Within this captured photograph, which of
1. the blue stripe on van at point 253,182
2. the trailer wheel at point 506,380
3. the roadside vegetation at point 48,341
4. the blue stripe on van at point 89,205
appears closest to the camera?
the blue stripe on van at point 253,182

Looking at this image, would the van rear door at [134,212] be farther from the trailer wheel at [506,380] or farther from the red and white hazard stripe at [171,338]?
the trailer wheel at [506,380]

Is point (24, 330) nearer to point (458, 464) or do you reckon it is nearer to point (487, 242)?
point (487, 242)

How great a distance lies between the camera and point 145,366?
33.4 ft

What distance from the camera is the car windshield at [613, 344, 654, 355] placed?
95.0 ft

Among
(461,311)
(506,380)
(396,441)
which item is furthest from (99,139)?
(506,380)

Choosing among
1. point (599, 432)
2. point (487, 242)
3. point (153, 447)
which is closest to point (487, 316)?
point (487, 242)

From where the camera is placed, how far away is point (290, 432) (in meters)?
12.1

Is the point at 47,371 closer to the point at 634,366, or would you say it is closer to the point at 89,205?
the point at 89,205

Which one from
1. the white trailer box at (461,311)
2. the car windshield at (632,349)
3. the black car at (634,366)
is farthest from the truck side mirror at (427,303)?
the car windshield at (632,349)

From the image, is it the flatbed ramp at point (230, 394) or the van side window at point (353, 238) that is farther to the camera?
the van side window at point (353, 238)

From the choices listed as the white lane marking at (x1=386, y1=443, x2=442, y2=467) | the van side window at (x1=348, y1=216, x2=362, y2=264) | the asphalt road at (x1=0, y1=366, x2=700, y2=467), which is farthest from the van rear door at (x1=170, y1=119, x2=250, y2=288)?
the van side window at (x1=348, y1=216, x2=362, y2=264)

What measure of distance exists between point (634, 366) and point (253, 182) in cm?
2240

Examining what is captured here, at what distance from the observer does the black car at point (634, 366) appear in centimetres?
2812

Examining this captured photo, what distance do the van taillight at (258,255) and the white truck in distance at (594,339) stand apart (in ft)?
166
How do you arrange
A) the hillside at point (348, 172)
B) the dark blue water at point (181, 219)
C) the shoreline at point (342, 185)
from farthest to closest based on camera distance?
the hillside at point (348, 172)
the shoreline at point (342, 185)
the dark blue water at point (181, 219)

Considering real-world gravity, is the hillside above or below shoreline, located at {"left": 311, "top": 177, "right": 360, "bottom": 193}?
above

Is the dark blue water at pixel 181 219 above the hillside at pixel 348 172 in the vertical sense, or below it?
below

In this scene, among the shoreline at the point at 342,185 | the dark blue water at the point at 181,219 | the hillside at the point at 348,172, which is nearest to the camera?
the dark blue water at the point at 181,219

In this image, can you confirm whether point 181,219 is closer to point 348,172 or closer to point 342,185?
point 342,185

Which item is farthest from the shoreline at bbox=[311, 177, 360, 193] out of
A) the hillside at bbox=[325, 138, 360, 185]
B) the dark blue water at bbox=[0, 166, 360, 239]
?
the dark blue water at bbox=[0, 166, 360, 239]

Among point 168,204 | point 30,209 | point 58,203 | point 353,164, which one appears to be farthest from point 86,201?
==============================
JOB
Copy out exactly the lines running from the line with "In this scene, among" to the end of the records, inclusive.

TASK ANSWER
In this scene, among the shoreline at the point at 342,185 | the dark blue water at the point at 181,219 | the hillside at the point at 348,172, which is nearest to the camera?
the dark blue water at the point at 181,219

In this image, can you confirm whether point 181,219 is closer to point 348,172 or closer to point 342,185?
point 342,185

Which item is farthest from the shoreline at bbox=[311, 177, 360, 193] out of
A) the hillside at bbox=[325, 138, 360, 185]
B) the dark blue water at bbox=[0, 166, 360, 239]
?
the dark blue water at bbox=[0, 166, 360, 239]

Among point 168,204 | point 30,209 | point 58,203 | point 353,164, which one appears to be farthest from point 86,201?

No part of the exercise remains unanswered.